“I shall go distracted!” said Lady Bellingham, clasping her head in her hands, and sadly disarranging her cap. “Nothing could be worse! You have now lost them both through your tricks! I do not know how you can be so improvident, Deb, indeed I don’t! You must marry Adrian at once!”

“Nonsense! He is not of age, ma’am. Besides, I do not mean to marry him at all.”

“No! You mean to fob him off with this Laxton child, which is so downright wasteful of you I cannot bear to think of it! But if Ravenscar holds those dreadful bills, there is nothing to be done (unless you choose to give Adrian up altogether) but to marry him secretly at once! I know you will say these Gretna marriages are not at all the thing, but it can’t be helped now!

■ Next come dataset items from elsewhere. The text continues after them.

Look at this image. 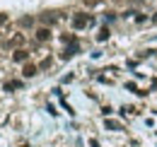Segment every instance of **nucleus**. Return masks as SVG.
<instances>
[{
    "label": "nucleus",
    "instance_id": "obj_1",
    "mask_svg": "<svg viewBox=\"0 0 157 147\" xmlns=\"http://www.w3.org/2000/svg\"><path fill=\"white\" fill-rule=\"evenodd\" d=\"M90 22H92V19L87 17L85 12H78V15L73 17V27H75V29H85V27H87Z\"/></svg>",
    "mask_w": 157,
    "mask_h": 147
},
{
    "label": "nucleus",
    "instance_id": "obj_2",
    "mask_svg": "<svg viewBox=\"0 0 157 147\" xmlns=\"http://www.w3.org/2000/svg\"><path fill=\"white\" fill-rule=\"evenodd\" d=\"M78 51H80V48H78V41H73V43H70V46H68V48L60 53V58H63V60H70V58L78 53Z\"/></svg>",
    "mask_w": 157,
    "mask_h": 147
},
{
    "label": "nucleus",
    "instance_id": "obj_3",
    "mask_svg": "<svg viewBox=\"0 0 157 147\" xmlns=\"http://www.w3.org/2000/svg\"><path fill=\"white\" fill-rule=\"evenodd\" d=\"M36 70H39V68H36L34 63H27V65H24V70H22V75H24V77H34Z\"/></svg>",
    "mask_w": 157,
    "mask_h": 147
},
{
    "label": "nucleus",
    "instance_id": "obj_4",
    "mask_svg": "<svg viewBox=\"0 0 157 147\" xmlns=\"http://www.w3.org/2000/svg\"><path fill=\"white\" fill-rule=\"evenodd\" d=\"M36 39H39V41H48V39H51V32H48L46 27H41L39 32H36Z\"/></svg>",
    "mask_w": 157,
    "mask_h": 147
},
{
    "label": "nucleus",
    "instance_id": "obj_5",
    "mask_svg": "<svg viewBox=\"0 0 157 147\" xmlns=\"http://www.w3.org/2000/svg\"><path fill=\"white\" fill-rule=\"evenodd\" d=\"M27 58H29V53H27L24 48H20V51H15V60H17V63H24Z\"/></svg>",
    "mask_w": 157,
    "mask_h": 147
},
{
    "label": "nucleus",
    "instance_id": "obj_6",
    "mask_svg": "<svg viewBox=\"0 0 157 147\" xmlns=\"http://www.w3.org/2000/svg\"><path fill=\"white\" fill-rule=\"evenodd\" d=\"M106 39H109V27H101L97 34V41H106Z\"/></svg>",
    "mask_w": 157,
    "mask_h": 147
},
{
    "label": "nucleus",
    "instance_id": "obj_7",
    "mask_svg": "<svg viewBox=\"0 0 157 147\" xmlns=\"http://www.w3.org/2000/svg\"><path fill=\"white\" fill-rule=\"evenodd\" d=\"M20 43H24V36H20V34L10 39V46H20Z\"/></svg>",
    "mask_w": 157,
    "mask_h": 147
},
{
    "label": "nucleus",
    "instance_id": "obj_8",
    "mask_svg": "<svg viewBox=\"0 0 157 147\" xmlns=\"http://www.w3.org/2000/svg\"><path fill=\"white\" fill-rule=\"evenodd\" d=\"M17 87H22V82H7V85H5V92H12V89H17Z\"/></svg>",
    "mask_w": 157,
    "mask_h": 147
},
{
    "label": "nucleus",
    "instance_id": "obj_9",
    "mask_svg": "<svg viewBox=\"0 0 157 147\" xmlns=\"http://www.w3.org/2000/svg\"><path fill=\"white\" fill-rule=\"evenodd\" d=\"M53 15H51V12H46V15H41V22H46V24H53Z\"/></svg>",
    "mask_w": 157,
    "mask_h": 147
},
{
    "label": "nucleus",
    "instance_id": "obj_10",
    "mask_svg": "<svg viewBox=\"0 0 157 147\" xmlns=\"http://www.w3.org/2000/svg\"><path fill=\"white\" fill-rule=\"evenodd\" d=\"M106 128H109V130H121V123H116V121H106Z\"/></svg>",
    "mask_w": 157,
    "mask_h": 147
},
{
    "label": "nucleus",
    "instance_id": "obj_11",
    "mask_svg": "<svg viewBox=\"0 0 157 147\" xmlns=\"http://www.w3.org/2000/svg\"><path fill=\"white\" fill-rule=\"evenodd\" d=\"M32 22H34L32 17H22V22H20V24H22V27H32Z\"/></svg>",
    "mask_w": 157,
    "mask_h": 147
},
{
    "label": "nucleus",
    "instance_id": "obj_12",
    "mask_svg": "<svg viewBox=\"0 0 157 147\" xmlns=\"http://www.w3.org/2000/svg\"><path fill=\"white\" fill-rule=\"evenodd\" d=\"M39 68H41V70H46V68H51V58H46V60H44V63H41Z\"/></svg>",
    "mask_w": 157,
    "mask_h": 147
},
{
    "label": "nucleus",
    "instance_id": "obj_13",
    "mask_svg": "<svg viewBox=\"0 0 157 147\" xmlns=\"http://www.w3.org/2000/svg\"><path fill=\"white\" fill-rule=\"evenodd\" d=\"M7 22V15H0V24H5Z\"/></svg>",
    "mask_w": 157,
    "mask_h": 147
}]
</instances>
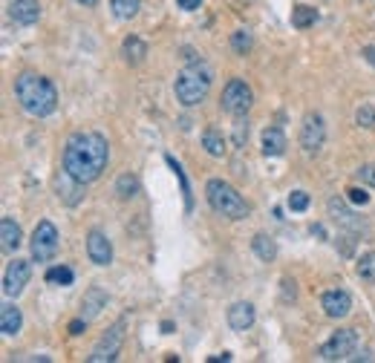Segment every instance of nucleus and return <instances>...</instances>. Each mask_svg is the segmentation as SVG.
I'll return each instance as SVG.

Matters are desperate!”

“I must get them into my hands,” said Deborah, who had not been paying much heed to this speech.

“Get what into your hands?” demanded her ladyship.

“The bills, and the mortgage, ma’am; what else?”

“Do you mean you will agree to give Adrian up?” asked Lady Bellingham. “I own, it may come to that, but I do think it would be better if you married him.”

“Ravenscar and Lady Mablethorpe would have the marriage annulled if I did anything so foolish. Oh, he thinks he has me in a pretty corner, but I shall show him!”

“No, no, don’t show him anything more, Deb, I implore you!” begged her aunt, agitated. “You see what has come of showing him things! If only you would be a little conciliating!”

“Conciliating! I mean to fight him to the last ditch!” said Miss Grantham. “The first thing is to get those bills away from him!”